DBCC UPDATEUSAGE corrects information in the SQL Server system table sysindexes. The information in that table tells SQL Server things like how many pages are in the table and how many pages are used by each index. That information, just like the distribution page, is not maintained automatically. Run DBCC UPDATEUSAGE to update the information.

DBCC UPDATEUSAGE ({0 | database_name} [, table_name [, index_id]])

If you specify a database name, the information in sysindexes will be updated for all tables and indexes. You can be as specific or as generic as you'd like. If you specify just a table name, data for all indexes on that table is updated. If you want to update a single index, you must specify the index number, which you can find by looking in the sysindexes table.

Running DBCC UPDATEUSAGE against a database does not only help the optimizer, it helps with the output of sp_spaceused. The sp_spaceused stored procedure shows you how much space is being taken by objects in the database. It does so by reading the information in the sysindexes table. If the information in sysindexes is incorrect, the sp_spaceused results are wrong. This also applies to space and sizing information in SQL Enterprise Manager. Therefore, it's a good idea to run DBCC UPDATEUSAGE regularly. It's a good idea to run DBCC UPDATEUSAGE at and UPDATE STATISTICS at the same time. When these commands have been run regularly, SQL Server has the most accurate information available to make its optimization decisions.

DBCC SHOWCONTIG

Your indexes need to be periodically reorganized. What this means is that over time, indexes do not maintain their fillfactors or become fragmented, and therefore become less useful. You can use the DBCC SHOWCONTIG command to discover whether your indexes are fragmented and need to be reorganized.
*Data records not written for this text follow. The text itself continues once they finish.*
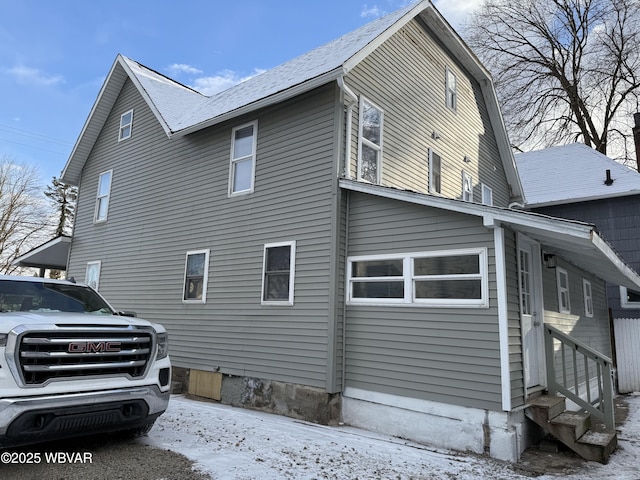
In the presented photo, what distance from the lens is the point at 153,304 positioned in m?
10.6

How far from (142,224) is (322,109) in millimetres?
6166

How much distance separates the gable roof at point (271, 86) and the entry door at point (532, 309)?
445 cm

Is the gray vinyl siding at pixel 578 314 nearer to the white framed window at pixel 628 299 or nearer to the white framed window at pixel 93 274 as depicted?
the white framed window at pixel 628 299

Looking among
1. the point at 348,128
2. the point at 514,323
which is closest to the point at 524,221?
the point at 514,323

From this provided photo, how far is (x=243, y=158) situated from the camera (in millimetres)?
9367

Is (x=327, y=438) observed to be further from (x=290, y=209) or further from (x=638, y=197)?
(x=638, y=197)

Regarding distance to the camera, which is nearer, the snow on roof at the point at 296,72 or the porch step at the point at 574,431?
the porch step at the point at 574,431

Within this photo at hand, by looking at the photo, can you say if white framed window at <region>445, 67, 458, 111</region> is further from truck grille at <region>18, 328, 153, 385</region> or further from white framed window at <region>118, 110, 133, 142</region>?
truck grille at <region>18, 328, 153, 385</region>

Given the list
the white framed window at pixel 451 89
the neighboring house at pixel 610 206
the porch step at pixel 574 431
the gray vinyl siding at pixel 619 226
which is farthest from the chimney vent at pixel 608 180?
the porch step at pixel 574 431

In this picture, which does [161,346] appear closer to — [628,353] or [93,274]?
[93,274]

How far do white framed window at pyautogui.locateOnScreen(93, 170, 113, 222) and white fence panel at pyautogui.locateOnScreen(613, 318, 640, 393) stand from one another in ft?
51.7

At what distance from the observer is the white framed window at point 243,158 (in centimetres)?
921

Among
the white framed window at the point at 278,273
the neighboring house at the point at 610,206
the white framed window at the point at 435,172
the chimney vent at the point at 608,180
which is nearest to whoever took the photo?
the white framed window at the point at 278,273

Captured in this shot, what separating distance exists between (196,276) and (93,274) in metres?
4.81
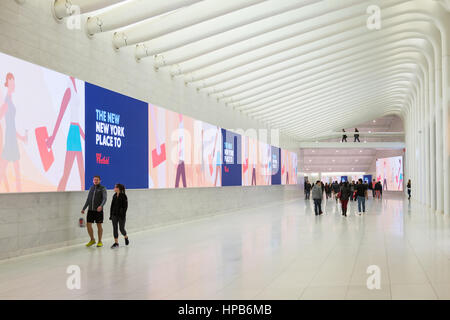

DBCC SHOWCONTIG (table_id, [index_id])

table_id is the internal table number found by either selecting the value from the sysobjects table, or by getting the value with the object_id () function. The index_id is the value of the index number found in sysindexes.

Here's a script you can run to look at the results of DBCC SHOWCONTIG. Don't worry too much about the syntax, it will all make sense by Day 21! Make sure that you run this in a new query window (or turn off showplan and any other options you might have enabled before).

USE PUBS
GO
DECLARE @tableid int
SELECT @tableid = object_id (`INDEXTAB')
DBCC SHOWCONTIG (@tableid)
GO
(1 row(s) affected)
DBCC SHOWCONTIG scanning `INDEXTAB' table...
(1 row(s) affected)
[SHOW_CONTIG - SCAN ANALYSIS]                                               
-------------------------------------------------------------------------- 
Table: `INDEXTAB' (1472008275)  Indid: 1  dbid:4
TABLE level scan performed.
- Pages Scanned................................: 40
- Extent Switches..............................: 4
- Avg. Pages per Extent........................: 8.0
- Scan Density [Best Count:Actual Count].......: 100.00% [5:5]
- Avg. Bytes free per page.....................: 1006.0
- Avg. Page density (full).....................: 50.05%
- Overflow Pages...............................: 0
- Disconnected Overflow Pages..................: 0
DBCC execution completed. If DBCC printed error messages, 
see your System Administrator.

There's a significant amount of information here, but you need to focus on just two or three key items. You can see on the first line, where Indid: 1 indicates that there is a clustered index on the table. The next value to examine is the Scan Density. The higher the percentage, the better shape your table is in. The other number to look at is the Avg. Page density (full). You want this number to be as close to your fillfactor as possible.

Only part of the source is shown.